• **What is expected**: Arrange these lines as a Markdown table with the columns "Row" and "Line", one row per line, numbering the rows and skipping any blank lines. Leave the pictures out of the table.

• **Provided information**:
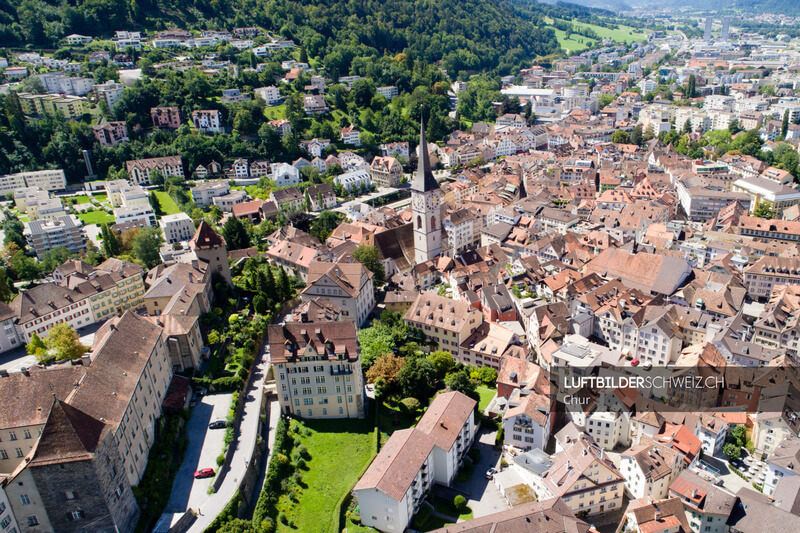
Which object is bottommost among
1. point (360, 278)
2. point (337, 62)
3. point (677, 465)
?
point (677, 465)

• **Written answer**:
| Row | Line |
|---|---|
| 1 | Which object is bottommost among |
| 2 | 1. point (360, 278) |
| 3 | 2. point (337, 62) |
| 4 | 3. point (677, 465) |
| 5 | ? |
| 6 | point (677, 465) |